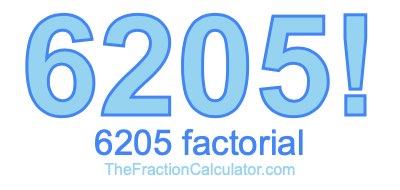 Factorial of 6205 6205 Factorial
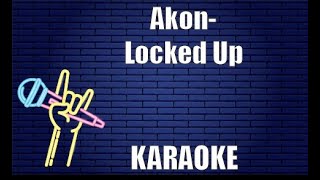 Akon  Locked Up Karaoke [upl. by Atiuqaj]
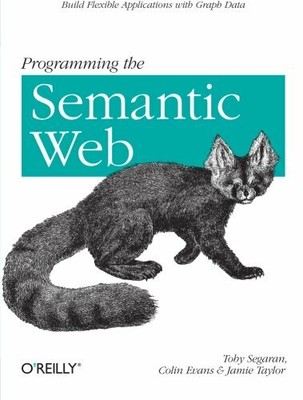 Programming the Semantic Web: Build Flexible Applicat by Jamie Taylor 0596153813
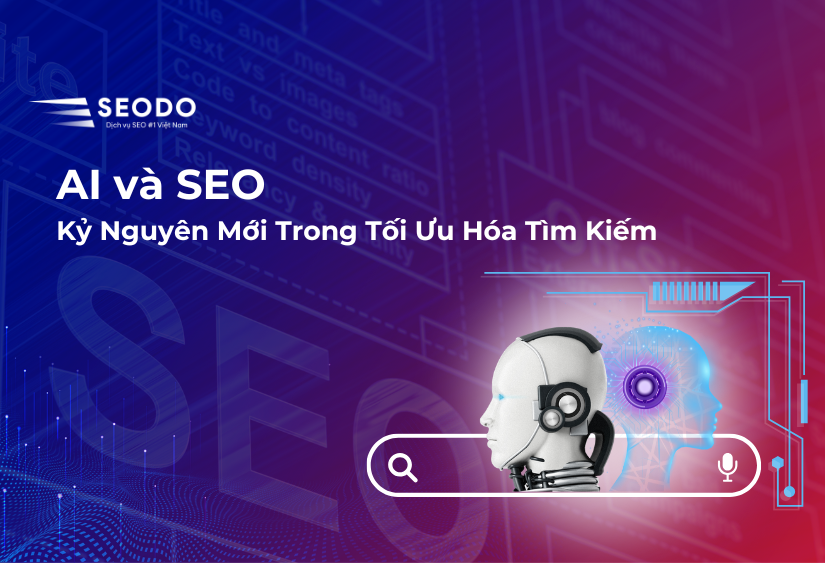 AI và SEO: Kỷ Nguyên Mới Trong Tối Ưu Hóa Tìm Kiếm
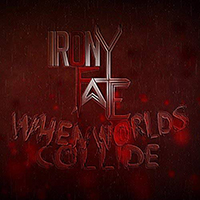 Irony Of Fate - When Worlds Collide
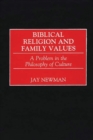 Biblical Religion and Family Values : A Problem in the Philosophy of Culture - eBook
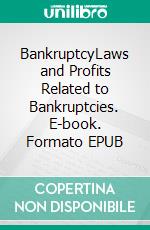 BankruptcyLaws and Profits Related to Bankruptcies. E-book. Formato EPUB ebook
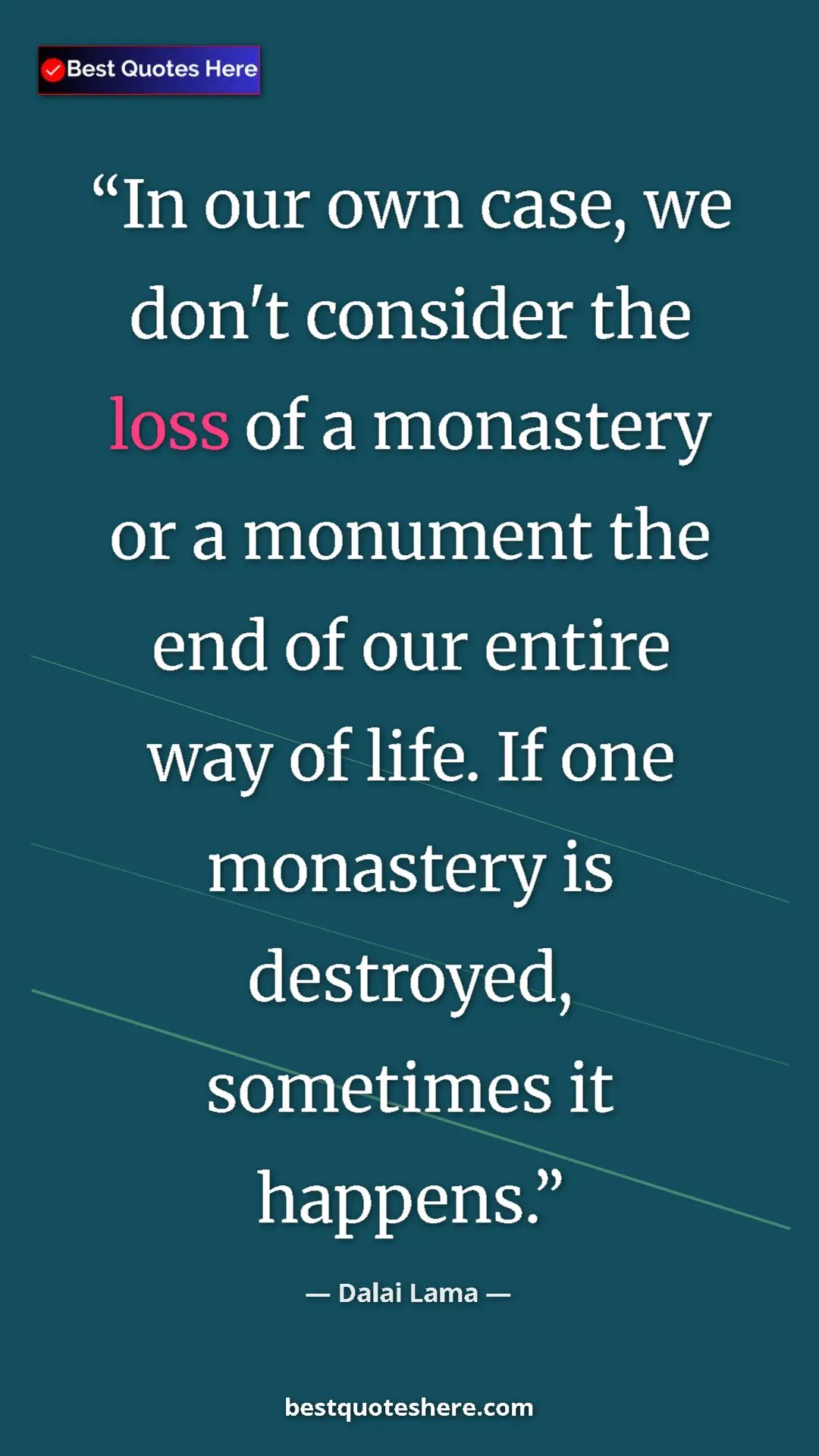 Dalai Lama Quote Card: "In our own case, we don't consider the loss of a monastery..." Pinterest quote poster by Dalai Lama: "In our own case, we don't consider the loss of a monastery..."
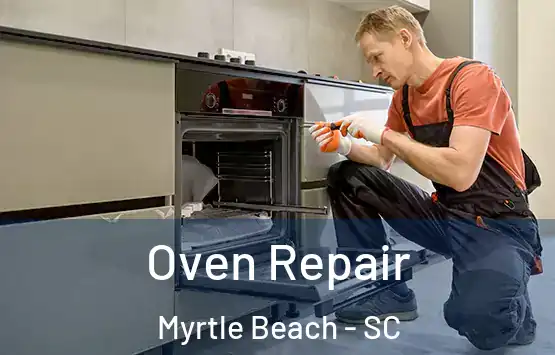  Oven Repair Myrtle Beach - SC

WHAT THE TASK ASKS -> Copy out the material above exactly; the images stay out.

FINISHED EXERCISE ->
 Factorial of 6205 6205 Factorial
 Akon  Locked Up Karaoke [upl. by Atiuqaj]
 Programming the Semantic Web: Build Flexible Applicat by Jamie Taylor 0596153813
 AI và SEO: Kỷ Nguyên Mới Trong Tối Ưu Hóa Tìm Kiếm
 Irony Of Fate - When Worlds Collide
 Biblical Religion and Family Values : A Problem in the Philosophy of Culture - eBook
 BankruptcyLaws and Profits Related to Bankruptcies. E-book. Formato EPUB ebook
 Dalai Lama Quote Card: "In our own case, we don't consider the loss of a monastery..." Pinterest quote poster by Dalai Lama: "In our own case, we don't consider the loss of a monastery..."
  Oven Repair Myrtle Beach - SC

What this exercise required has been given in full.